At 135th we leave Riverside and head back in. We have entered Harlem. We are back inside, instead of just a flight on the edge. By 160th Spanish is the language of choice. It is definitely a great spot to get a good Taco, something I have been searching for. Had I had an actual metro card instead of just my single fare I probably would get off and search, but I don’t. It is hard to believe this is the same city. This is the unknown to me. I have once traveled to 125th on the “A” going up the park by accident, but I didn’t leave the station and I returned south soon after.

At Washington Heights the bus stops. This is the edge of the world, so it seems. Giant apartment houses loom far off into the distance. A new forest has been planted. I am surprised because I thought the route was continuous. I am on the southbound in a short minute, so in many ways it is. Because of my rush to catch the southbound bus, I miss my chance to say farewell to my first driver. This new driver is not as welcoming and wears no smile.

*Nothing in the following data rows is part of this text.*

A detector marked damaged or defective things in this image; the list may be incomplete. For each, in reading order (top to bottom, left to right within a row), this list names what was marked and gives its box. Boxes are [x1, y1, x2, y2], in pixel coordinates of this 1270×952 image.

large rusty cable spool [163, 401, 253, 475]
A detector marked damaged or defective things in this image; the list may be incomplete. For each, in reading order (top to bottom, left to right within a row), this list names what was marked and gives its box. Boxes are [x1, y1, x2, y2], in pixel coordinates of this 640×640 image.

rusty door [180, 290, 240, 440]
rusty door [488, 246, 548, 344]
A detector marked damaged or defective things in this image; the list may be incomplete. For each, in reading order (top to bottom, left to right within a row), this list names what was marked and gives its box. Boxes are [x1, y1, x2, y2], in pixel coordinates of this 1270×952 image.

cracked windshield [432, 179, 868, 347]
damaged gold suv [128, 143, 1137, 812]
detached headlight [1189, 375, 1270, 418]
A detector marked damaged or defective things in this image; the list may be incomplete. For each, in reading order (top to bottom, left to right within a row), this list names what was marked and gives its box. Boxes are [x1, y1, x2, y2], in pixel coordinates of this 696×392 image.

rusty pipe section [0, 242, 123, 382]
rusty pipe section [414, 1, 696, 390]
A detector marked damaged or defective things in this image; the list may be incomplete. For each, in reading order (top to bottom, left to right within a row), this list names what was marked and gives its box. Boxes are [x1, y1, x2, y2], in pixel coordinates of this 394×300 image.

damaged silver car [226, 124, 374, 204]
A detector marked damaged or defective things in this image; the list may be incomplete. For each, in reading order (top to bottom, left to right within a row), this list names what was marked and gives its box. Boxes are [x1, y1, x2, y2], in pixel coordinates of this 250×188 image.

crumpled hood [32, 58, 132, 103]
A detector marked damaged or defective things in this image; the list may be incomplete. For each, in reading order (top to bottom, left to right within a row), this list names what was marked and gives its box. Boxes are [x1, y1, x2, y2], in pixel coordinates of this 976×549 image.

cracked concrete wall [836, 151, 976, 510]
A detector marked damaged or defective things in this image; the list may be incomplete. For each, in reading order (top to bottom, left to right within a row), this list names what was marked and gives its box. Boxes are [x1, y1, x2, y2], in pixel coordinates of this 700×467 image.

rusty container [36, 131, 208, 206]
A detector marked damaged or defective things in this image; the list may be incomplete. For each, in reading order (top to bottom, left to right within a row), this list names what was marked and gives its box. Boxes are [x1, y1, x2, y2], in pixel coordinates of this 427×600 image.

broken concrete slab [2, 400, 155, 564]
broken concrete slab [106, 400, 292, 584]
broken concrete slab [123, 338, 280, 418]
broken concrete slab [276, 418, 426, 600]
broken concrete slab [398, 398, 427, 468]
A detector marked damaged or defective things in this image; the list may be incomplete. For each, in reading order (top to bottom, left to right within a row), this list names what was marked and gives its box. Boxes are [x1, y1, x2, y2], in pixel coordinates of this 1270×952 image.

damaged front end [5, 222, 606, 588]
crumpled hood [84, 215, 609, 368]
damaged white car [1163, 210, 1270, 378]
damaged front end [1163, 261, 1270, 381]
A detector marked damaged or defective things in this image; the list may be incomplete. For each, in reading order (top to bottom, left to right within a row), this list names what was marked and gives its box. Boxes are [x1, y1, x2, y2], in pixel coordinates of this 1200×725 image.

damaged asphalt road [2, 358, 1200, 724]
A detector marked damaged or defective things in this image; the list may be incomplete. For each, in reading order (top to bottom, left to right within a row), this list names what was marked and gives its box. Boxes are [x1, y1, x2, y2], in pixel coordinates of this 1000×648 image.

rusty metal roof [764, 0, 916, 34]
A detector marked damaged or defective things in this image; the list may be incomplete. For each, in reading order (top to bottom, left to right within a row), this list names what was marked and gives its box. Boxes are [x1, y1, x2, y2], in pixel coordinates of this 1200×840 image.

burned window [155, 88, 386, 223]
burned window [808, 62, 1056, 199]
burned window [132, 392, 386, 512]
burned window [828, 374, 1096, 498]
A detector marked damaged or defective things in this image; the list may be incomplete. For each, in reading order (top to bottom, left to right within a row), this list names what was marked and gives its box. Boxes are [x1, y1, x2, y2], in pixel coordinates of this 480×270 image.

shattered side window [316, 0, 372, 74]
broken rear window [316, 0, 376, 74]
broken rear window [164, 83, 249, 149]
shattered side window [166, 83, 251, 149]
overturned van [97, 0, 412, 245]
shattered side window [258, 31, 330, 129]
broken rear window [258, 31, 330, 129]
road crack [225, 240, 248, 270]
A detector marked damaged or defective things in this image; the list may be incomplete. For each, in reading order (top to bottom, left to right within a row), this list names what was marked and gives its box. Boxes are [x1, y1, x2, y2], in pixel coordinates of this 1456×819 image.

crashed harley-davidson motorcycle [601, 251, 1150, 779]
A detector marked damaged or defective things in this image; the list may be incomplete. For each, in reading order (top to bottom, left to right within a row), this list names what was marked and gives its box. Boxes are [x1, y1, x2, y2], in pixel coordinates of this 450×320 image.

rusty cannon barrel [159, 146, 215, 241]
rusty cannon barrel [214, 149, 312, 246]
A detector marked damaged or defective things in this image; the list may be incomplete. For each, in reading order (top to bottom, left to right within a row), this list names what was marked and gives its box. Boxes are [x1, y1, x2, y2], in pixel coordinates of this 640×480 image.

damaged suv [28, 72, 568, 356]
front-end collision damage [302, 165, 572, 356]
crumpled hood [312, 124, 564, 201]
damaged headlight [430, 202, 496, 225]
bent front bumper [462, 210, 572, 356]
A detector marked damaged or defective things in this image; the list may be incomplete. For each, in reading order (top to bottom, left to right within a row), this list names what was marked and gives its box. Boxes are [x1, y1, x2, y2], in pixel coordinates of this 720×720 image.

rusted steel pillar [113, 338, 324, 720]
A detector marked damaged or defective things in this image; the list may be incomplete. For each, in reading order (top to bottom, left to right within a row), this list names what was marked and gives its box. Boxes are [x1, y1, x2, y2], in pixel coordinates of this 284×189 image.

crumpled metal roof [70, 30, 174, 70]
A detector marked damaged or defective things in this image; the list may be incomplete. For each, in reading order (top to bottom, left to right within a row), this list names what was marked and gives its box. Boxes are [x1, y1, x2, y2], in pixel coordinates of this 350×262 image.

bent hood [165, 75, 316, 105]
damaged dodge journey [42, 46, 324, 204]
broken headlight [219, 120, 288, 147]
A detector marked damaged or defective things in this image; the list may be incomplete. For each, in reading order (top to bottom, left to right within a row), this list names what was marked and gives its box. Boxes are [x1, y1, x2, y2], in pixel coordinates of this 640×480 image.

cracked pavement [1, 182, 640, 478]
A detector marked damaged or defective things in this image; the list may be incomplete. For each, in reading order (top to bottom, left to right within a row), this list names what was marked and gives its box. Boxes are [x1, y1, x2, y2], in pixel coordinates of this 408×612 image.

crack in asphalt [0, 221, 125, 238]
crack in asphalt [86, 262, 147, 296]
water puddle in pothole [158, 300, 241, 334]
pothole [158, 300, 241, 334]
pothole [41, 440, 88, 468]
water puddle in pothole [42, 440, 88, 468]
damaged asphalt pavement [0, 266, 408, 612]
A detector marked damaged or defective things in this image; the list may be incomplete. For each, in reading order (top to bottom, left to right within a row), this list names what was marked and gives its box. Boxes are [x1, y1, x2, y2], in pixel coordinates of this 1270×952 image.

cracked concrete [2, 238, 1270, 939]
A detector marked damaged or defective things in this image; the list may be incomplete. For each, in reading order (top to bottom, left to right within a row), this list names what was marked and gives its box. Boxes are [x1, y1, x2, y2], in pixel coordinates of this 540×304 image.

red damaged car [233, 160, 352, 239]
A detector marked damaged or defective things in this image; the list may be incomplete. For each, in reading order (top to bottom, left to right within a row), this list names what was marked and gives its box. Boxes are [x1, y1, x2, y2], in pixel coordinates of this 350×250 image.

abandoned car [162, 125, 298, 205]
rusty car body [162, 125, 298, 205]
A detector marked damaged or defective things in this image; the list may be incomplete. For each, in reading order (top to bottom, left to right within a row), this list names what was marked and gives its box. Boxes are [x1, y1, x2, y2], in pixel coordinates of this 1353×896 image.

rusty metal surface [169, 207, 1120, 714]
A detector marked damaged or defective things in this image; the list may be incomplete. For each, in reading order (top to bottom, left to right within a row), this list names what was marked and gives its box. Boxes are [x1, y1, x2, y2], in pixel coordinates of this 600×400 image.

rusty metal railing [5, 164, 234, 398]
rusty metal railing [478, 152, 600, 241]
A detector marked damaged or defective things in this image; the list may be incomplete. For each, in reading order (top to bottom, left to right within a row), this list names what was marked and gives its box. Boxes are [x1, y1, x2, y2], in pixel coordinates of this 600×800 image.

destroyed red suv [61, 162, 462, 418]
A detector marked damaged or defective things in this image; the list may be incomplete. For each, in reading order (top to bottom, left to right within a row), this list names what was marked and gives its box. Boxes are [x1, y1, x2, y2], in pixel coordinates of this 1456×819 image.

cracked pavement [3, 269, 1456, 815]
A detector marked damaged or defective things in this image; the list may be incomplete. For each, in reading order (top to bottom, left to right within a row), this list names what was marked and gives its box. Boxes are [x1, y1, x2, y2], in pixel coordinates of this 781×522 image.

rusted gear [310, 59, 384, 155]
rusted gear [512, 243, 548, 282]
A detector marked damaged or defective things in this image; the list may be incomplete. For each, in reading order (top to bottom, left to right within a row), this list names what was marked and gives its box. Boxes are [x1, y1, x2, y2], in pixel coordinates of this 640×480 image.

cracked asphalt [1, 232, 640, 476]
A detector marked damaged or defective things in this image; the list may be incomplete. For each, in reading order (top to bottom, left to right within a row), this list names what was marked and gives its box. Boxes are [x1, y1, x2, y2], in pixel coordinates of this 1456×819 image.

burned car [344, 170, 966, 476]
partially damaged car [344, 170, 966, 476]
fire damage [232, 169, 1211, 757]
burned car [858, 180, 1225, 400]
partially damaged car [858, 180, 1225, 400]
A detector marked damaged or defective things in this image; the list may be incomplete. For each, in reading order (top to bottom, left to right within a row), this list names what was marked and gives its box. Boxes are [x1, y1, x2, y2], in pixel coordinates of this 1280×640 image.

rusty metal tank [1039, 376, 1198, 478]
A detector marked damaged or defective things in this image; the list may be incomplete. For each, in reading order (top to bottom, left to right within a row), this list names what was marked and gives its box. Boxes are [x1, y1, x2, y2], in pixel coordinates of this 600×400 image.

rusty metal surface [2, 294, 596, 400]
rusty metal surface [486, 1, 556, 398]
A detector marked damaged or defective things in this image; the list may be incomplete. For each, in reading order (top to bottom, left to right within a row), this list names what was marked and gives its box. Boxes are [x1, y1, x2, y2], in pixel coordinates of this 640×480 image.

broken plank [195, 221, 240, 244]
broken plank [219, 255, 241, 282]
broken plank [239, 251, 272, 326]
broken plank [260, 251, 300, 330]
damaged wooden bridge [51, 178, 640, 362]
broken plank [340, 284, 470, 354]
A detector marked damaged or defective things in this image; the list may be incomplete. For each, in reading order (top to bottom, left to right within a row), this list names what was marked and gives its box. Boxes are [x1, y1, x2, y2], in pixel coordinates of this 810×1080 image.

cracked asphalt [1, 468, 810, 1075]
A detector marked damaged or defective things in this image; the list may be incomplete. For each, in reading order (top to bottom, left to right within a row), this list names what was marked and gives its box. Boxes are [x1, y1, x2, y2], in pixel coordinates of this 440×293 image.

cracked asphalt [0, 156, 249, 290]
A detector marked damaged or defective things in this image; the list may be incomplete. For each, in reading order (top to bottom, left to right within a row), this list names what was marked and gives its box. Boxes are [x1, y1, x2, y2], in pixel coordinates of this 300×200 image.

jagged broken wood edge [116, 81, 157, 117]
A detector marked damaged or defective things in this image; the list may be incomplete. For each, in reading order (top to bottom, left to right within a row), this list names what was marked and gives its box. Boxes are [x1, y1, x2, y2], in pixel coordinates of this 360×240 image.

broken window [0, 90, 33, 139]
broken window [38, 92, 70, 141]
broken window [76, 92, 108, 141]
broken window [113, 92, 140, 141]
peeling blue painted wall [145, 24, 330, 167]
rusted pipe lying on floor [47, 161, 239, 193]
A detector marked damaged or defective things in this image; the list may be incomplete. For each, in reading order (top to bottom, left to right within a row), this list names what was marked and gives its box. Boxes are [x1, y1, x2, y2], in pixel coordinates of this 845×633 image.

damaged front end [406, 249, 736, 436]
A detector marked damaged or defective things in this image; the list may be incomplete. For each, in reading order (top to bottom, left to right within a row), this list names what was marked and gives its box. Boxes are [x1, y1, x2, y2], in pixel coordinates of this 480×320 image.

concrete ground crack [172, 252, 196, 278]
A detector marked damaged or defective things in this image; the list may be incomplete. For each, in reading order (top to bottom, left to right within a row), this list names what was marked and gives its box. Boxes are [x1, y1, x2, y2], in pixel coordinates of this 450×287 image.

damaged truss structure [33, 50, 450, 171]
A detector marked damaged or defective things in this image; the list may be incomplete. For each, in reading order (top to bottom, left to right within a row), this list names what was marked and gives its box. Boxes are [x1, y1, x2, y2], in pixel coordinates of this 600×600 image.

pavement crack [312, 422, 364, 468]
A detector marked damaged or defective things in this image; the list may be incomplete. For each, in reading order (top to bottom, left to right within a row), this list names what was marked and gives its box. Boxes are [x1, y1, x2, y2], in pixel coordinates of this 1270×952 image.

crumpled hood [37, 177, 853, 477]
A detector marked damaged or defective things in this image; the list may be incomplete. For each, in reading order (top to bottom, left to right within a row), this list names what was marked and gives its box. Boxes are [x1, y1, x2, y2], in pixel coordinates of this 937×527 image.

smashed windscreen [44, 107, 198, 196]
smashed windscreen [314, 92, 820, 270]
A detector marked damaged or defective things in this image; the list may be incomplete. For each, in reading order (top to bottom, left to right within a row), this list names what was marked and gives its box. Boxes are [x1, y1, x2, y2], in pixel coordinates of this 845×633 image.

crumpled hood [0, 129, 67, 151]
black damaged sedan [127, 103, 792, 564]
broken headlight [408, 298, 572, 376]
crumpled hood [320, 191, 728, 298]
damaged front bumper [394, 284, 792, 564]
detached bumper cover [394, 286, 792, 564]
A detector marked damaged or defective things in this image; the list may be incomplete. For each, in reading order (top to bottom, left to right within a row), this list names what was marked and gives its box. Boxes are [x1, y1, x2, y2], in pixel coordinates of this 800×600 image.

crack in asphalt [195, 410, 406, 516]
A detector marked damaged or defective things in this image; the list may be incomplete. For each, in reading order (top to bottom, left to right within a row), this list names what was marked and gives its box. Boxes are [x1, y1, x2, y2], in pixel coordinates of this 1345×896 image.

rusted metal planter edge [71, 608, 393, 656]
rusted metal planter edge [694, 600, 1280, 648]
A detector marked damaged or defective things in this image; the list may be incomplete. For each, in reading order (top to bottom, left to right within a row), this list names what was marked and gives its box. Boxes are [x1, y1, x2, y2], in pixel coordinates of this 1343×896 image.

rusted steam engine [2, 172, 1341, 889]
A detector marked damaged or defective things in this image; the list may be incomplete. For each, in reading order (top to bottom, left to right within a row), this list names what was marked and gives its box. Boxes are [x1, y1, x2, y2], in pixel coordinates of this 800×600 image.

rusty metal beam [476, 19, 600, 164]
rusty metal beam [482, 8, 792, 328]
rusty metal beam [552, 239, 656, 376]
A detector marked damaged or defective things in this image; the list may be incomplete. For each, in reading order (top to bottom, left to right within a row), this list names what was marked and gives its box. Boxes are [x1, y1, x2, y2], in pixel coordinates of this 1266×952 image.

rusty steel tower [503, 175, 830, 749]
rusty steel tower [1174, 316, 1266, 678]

By this time people are out and about. We stop on almost every block. The bus fills, and my window is closed by someone who is cold. As we head south it is now more like a bus, and less like a tour as it had been. The trip uptown had been a mostly empty bus with a total of about ten riders. All of whom rode for only a short while. Coming back the seats are all taken by quiet tired looking faces. I remember the horses.

This shift in reality makes the return down Riverside less exciting. At Columbus Circle there are no Shelby’s and it seems to be just another day. Even the horses have gone, only a few are left waiting by the curb. This commonplace aesthetic changes, however, as we pass by 6th and go on to 5th.  I am most familiar with Fifth from every time I have ever visited New York. My time with my family spent walking the museum tour. I am surprised to see a white picket fence in front of the Trump Towers as we turn, some publicity stunt surely. I know these blocks well, though it has been awhile.

Through an announcement on the bus driver’s radio I learn it is Polanski Day and that the parade is starting at twelve, which is two hours yet. As we travel south the streets are lined with barricades for the next thirty blocks. Already there are people awaiting the parade. Two women get on as we leave turn the south-east corner, they have been riding, and their boots are well worn. The bus slowly empties of commuters as we head south. Three German tourists get on with the obvious reservation of where we are headed, my fellow passengers are quite helpful, they soon get off with a “danka”. We pass by the lions at the library. Two Russian women argue the price of the fare, but eventually acquiesce when they are assured they will get where they are going. At Union square; 5th turns to Broadway, and I am back inside my own ten blocks. The park is already filled as it often is. The market is alive with produce, and the stands of Art, T-shirts and sunglasses flank all sides visible.

In the blink of an eye we are back at Houston. Down past the Strand and Grace Church, past NYU and Bleeker to our start. As we get off I ask the women how their ride was. It most definitely was as perfect as I imagine, as I can see in their faces. The weather was ideal. The horses they had shared the morning with had certainly fulfilled their expectations.
“Quite wonderful,” she said with an aristocratic scowl. I gave her a smile because she needed one. I had returned

I am back at the Time landscape, and I’m not sure what has changed, but I am certain it has. I am now connected, as though the random fragments of time and experience have magically been aligned and the world has become whole. The fabric has been woven and knotted. My progression from then to now has been complete. My development is just beginning.